-- Extract provided start --

Of course, everything is painfully slow. Just one car breaks into the fabled “fifteens” for quarter-mile testing: the Ferrari Dino 308GT4, which manages a 15.3-second rip down the track. What’s slower, an MG Midget or a 48-horse Rabbit Diesel? Wait 20.7 seconds, and you’ll find them crossing the line together. C/D isn’t yet providing 0–60 or trap speeds in the Buyer’s Guide, but from what I can tell the majority of the cars on sale are doing between seventy and seventy-seven miles per hour at the end of a quarter mile. There’s some discussion of “jackrabbit starts,” but with engines that weak, how did anybody know if these starts were, in fact, taking place?
There is one car in the booklet that turns a flat fifteen: a turbocharged Pinto that was apparently assembled by Sherman and a few other editors as part of a project to evaluate the benefits of turbocharging. This was an era when the editors of car magazines frequently went racing under the company banner … when they weren’t customizing generic turbo kits for carbureted Pintos and suchlike, of course. Here at Hagerty, I have put in a lot of effort to ensure that we have several SCCA-licensed road racers under our roof, but if we needed to turbocharge a Pinto I think I’d have to ask Sherman to do it. Anybody have a Pinto—better yet, a Bobcat—they want to put in harm’s way?
I’d forgotten that 1978 was the beginning of the diesel pickup era; the 120-horse Oldsmobile V-8, which at the time was the world’s most powerful passenger-vehicle diesel, appeared in Chevy and GMC half-tons as well as in various full-sizers. It’s worth noting that Sherman calls out the Olds 350 for being significantly revised from its gasoline equivalent, perhaps putting the lie to the conventional wisdom of my youth that dubbed it a “quick and dirty conversion.” Let’s not be too harsh on that Oldsmodiesel, however; the delighted celerity with which it ejected various head bolts and gaskets effectively killed the idea of passenger-car diesels in the United States. In Europe, they had no such catastrophe, because they had no Oldsmodiesels, so they had no trouble passing ridiculous CO2 emissions standards that killed 50,000 or so Europeans a year as a result of diesel emissions. What’s that old, oft-misattributed saying about a single death being a tragedy, but a million deaths being a statistic? European-style engine regulations could have killed a million Americans, or more. Thank the engineers at Oldsmobile for saving us from that.

-- Extract provided end --
-- Material provided start --

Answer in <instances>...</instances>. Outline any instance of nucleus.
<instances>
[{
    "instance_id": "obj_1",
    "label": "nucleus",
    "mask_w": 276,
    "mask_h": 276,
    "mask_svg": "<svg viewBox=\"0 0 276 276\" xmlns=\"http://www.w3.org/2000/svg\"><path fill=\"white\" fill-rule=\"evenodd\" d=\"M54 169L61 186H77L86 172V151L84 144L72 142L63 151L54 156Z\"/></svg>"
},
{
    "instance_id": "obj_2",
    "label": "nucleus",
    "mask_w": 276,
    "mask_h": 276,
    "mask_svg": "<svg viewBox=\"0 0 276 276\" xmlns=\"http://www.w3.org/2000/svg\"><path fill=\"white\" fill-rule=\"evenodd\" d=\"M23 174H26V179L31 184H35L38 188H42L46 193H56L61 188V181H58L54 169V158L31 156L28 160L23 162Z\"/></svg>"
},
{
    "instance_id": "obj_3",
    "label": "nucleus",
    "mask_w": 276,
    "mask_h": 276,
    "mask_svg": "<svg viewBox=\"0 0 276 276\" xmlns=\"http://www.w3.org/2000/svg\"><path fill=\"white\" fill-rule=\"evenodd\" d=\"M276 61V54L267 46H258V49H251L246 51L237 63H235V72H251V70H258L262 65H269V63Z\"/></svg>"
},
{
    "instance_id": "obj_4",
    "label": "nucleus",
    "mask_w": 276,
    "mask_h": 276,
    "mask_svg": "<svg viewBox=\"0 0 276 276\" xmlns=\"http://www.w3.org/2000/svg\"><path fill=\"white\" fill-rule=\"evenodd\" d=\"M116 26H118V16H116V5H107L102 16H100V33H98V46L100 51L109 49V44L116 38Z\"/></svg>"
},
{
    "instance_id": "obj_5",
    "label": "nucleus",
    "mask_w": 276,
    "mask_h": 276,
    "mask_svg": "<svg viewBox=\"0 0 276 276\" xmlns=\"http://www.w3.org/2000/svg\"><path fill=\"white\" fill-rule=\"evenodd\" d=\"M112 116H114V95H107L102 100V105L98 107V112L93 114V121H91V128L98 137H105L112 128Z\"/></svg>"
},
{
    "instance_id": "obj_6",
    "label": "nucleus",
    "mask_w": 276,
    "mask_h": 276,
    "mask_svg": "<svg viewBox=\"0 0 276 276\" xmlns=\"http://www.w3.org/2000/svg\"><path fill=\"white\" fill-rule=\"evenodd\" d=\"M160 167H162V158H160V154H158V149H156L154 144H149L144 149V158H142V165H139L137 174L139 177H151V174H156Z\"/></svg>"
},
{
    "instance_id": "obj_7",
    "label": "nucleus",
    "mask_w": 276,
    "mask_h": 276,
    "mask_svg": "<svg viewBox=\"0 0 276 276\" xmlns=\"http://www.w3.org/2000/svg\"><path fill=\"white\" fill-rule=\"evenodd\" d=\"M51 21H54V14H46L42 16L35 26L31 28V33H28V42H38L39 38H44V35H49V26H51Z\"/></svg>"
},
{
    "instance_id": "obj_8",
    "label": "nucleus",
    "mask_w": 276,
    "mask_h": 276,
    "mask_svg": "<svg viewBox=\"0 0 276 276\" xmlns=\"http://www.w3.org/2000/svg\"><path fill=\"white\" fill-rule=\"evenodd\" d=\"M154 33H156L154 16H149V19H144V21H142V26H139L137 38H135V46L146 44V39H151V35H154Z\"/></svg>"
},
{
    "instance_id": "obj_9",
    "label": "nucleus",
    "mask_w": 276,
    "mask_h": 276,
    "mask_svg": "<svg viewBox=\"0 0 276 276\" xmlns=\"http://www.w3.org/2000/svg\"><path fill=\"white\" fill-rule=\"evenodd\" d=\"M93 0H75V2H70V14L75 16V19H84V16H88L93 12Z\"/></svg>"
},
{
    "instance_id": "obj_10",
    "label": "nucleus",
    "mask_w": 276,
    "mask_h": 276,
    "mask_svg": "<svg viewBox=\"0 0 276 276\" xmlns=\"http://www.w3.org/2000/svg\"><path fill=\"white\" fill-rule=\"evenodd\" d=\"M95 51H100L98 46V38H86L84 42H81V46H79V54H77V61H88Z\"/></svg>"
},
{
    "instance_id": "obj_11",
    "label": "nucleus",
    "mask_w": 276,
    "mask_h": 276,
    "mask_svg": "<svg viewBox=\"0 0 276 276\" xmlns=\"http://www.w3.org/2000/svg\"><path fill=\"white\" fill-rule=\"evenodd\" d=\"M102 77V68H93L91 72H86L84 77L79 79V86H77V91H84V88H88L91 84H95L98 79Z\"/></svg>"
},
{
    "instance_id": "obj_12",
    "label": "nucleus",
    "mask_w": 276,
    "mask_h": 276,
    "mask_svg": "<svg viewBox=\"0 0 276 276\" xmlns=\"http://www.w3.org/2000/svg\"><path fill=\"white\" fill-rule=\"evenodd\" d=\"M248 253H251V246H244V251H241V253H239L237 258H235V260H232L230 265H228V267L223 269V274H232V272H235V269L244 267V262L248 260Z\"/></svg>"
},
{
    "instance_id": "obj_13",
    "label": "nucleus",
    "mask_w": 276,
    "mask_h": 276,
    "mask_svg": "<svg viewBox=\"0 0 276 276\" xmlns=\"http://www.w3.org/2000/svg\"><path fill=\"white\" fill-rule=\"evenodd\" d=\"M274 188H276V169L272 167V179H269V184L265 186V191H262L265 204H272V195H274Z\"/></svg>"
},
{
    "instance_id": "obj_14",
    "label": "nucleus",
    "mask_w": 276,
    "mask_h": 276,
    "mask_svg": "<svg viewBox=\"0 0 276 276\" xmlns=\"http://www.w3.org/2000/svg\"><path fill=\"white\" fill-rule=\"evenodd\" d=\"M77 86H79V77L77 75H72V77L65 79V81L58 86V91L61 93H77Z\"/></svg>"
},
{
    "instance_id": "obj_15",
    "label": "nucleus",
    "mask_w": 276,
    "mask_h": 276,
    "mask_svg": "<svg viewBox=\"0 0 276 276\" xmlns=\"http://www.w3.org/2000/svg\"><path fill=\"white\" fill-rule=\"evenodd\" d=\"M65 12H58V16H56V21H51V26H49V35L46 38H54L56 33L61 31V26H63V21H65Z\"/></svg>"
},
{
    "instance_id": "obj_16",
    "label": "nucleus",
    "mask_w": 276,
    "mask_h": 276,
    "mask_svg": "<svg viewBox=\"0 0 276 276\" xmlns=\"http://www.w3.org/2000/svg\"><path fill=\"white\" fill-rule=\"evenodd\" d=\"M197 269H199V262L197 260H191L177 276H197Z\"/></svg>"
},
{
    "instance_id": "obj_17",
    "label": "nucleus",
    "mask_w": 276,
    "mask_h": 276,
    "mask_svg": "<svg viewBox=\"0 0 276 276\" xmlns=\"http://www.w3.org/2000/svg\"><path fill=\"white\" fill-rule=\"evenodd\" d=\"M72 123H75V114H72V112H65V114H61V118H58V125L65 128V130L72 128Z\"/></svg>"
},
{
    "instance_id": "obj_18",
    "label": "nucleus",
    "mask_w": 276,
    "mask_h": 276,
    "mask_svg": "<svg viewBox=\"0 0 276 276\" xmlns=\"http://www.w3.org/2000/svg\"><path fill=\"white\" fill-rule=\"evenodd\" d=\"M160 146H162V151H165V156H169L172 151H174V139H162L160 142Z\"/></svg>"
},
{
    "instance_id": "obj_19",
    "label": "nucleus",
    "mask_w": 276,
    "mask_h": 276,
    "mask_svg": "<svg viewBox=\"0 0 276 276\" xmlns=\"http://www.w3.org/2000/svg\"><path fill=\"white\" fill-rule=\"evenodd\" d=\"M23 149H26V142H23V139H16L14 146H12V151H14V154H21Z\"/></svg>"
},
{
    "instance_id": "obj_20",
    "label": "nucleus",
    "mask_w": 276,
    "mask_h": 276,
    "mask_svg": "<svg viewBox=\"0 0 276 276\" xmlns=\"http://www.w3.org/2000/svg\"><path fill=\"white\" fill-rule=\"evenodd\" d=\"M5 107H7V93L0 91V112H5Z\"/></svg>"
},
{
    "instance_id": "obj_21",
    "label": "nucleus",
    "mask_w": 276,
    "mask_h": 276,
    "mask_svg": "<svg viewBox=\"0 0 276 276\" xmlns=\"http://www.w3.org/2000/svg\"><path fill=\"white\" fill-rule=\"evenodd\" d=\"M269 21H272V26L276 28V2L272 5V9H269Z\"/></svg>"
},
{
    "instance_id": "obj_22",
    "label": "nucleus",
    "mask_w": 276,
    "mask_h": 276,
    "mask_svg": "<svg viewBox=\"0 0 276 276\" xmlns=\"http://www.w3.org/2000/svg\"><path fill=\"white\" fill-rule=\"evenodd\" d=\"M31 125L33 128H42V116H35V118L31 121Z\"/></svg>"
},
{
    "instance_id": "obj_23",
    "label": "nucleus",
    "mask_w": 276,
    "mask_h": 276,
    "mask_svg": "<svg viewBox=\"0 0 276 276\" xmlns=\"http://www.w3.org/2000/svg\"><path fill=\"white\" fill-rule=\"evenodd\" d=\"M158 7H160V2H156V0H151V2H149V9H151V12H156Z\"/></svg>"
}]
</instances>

-- Material provided end --

→ **Directions**
1. According to the excerpt on the 1978 car buyer's guide, what is the only car that breaks into the "fifteens" in quarter-mile testing?
2. Write the next few paragraphs of the excerpt on the 1978 car buyer's guide, picking up after its final sentence.

→ **Exercise results**
1. The Ferrari Dino 308GT4, with a 15.3-second quarter mile.

2.
The cars of 1978 were small, slow, and equipped in a fashion that seems deliberately mean-spirited to us today. (A full-page ad for the 1978 Chevette within the booklet brags that a two-spoke steering wheel is now standard. What did it have before?) Things are different now. You can walk into any Chevrolet dealership in the country and buy (a spot in the line for) a half-ton truck that will comprehensively beat every car available in 1978 for power, speed, space, equipment … everything but highway fuel economy, really. The Civic DX of today is more luxurious than any import car of 1978 short of the Rolls-Royce Shadow. I’m pretty sure the majority of Mercedes-Benzes sold here back then had roll-up windows.
Yet it’s hard not to flip through the pages of Don Sherman’s magazine and feel a real sense of longing, particularly if you like RWD four-cylinder coupes with a manual transmission. Boy did they have you covered back then, from the Plymouth Arrow to the Chevy Monza with fifty other options besides. The Jeep pickups of 1978 seem more desirable than the Jeep pickups of 2022, and I can’t help but like the new-for-’78 full-sizer Bronco a little better than what we have now. You could have a factory-striped custom panel van with four-on-the-floor. I didn’t realize that you could still buy midsize Fiat four-doors in the US during the Carter Administration, but you could. Or you could get a Peugeot 604. Few executive sedans were lovelier than that big bland French box.
Let’s not forget just how cheap everything was. Honda was holding down the low end—how odd, to think of Civic and Accord as the cheapest competitors in their class!—but pretty much everything south of a Cadillac was kinda-sorta affordable. A lot of vehicles based in the $4500 range and went out the door at six grand or less, which would be between $19,500 and $26,000 in today’s degraded dollars. Of course, they were cheap because they had to be. Few banks would go so far as 48 months on a loan, and the average warranty was a 12-month slip of paper with more deliberate holes than the RSA encryption algorithm.
As I sat in my airplane seat reading the 1978 Buyer’s Guide, I imagined using a time machine to take a car back to Don Sherman and the C/D crew of back then. What would blow their minds the most? A flat-crank Corvette Z06? The Mercedes AMG GT? The Ford Lightning battery truck? After some consideration, I settled on the MX-5 Miata Club in its current ND2 form. They would have understood the Miata back then; a lot of cars looked and acted that way. But the speed of it! Faster than anything they’d tested in years. The handling, which would have been almost beyond comprehension. The fit and finish of the interior, the telematics. It would give them hope. If I had space in the time machine, I’d bring the MX-5 Cup car that won at Mid-Ohio a few weeks ago, and I would explain that the qualifying time set by this little four-cylinder coupe would have put it halfway up the order in the Can-Am race of 1977 at the same track.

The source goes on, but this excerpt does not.